In 2012, Alibaba’s Taobao shopping platform introduced a kind of “people’s court”—Officially the platform’s User Dispute Resolution Center — to handle customer complaints about shoddy or pirated products as well as complaints that a user has been harassed by the platform unfairly punished. A jury of 31 unpaid volunteers — buyers and sellers who have been using the site for at least three months and have their names verified — decided the cases by majority vote. simple.

Alibaba said Taobao no longer uses the system for user disputes and that its customer service department will manage those complaints. But a similar program exists on the company’s second-hand market, Xianyu. Seventeen anonymous users weigh in on disagreements, for example, over whether a seller accurately describes wear and tear on a used handbag. Solve system 95 percent of customer disputes, according to research published by Alibaba last year.

Customers on Chinese markets often pay with digital wallets, which don’t have the kind of purchase protection that credit card companies offer. Instead, Alibaba’s e-commerce sites – like many across Asia – are based on an escrow model: Buyers pay in the marketplace, and funds are transferred to sellers only after the buyer’s purchase. confirm that they have received the satisfactory product.

“This is a way to design a trading system where you don’t need consumer protection, because the buyer has control over the long haul,” said Rule, a former eBay executive. . When a seller opens a store on Taobao, they must provide a deposit, which can be used to refund the buyer. Sellers must comply with dispute resolution decisions to continue using the platform, but they can appeal the decision or take the case to a government-run court.

In 2018, Tencent’s chat application and service WeChat introduced a peer-review system to combat Xigao, a method that is easily translated as “article washing”—just record an article and make it your own, a method violate the platform’s standards of conduct, if not the law. Someone who believes their work has been copied can file a complaint, pointing out things like structural similarities or repeating words from the subject line. Both sides obey their argumentand volunteers, experienced content creators on WeChat, are very interested. If at least 70% of the board considers that a wash has occurred, the offending post will be removed and replaced with the original author’s post.
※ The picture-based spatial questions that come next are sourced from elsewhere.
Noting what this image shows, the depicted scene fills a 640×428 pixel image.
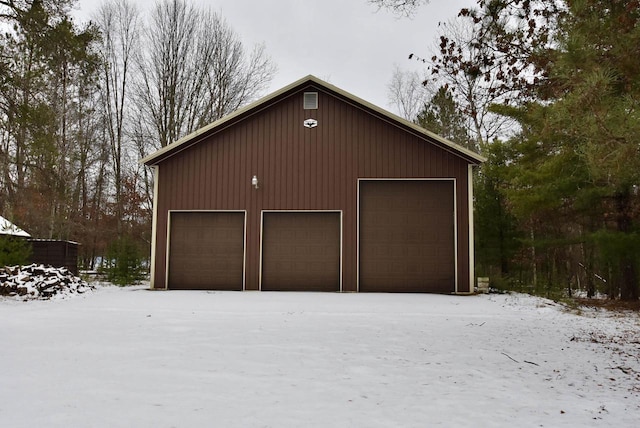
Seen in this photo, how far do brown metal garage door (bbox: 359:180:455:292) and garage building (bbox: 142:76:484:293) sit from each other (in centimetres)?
2

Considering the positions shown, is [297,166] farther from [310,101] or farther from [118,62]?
[118,62]

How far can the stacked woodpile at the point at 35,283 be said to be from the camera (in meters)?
9.07

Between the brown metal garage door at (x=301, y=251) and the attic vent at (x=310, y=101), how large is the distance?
9.14 ft

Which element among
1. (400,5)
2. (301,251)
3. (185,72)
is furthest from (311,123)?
(185,72)

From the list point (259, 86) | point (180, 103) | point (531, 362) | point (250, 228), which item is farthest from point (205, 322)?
point (259, 86)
Until recently, large companies were largely free to create these systems, often with the tacit consent of the authorities, Georgetown’s Liu said. Online services are vital to the development of China’s economy, and the bureaucracy can be slow to innovate due to vested interests and conflicting priorities.

Now, however, “public regulations are catching up,” she said. Country e-commerce law, which went into effect in 2019, requires companies to respond quickly to consumer complaints and holds them accountable for counterfeit goods sold on their platforms.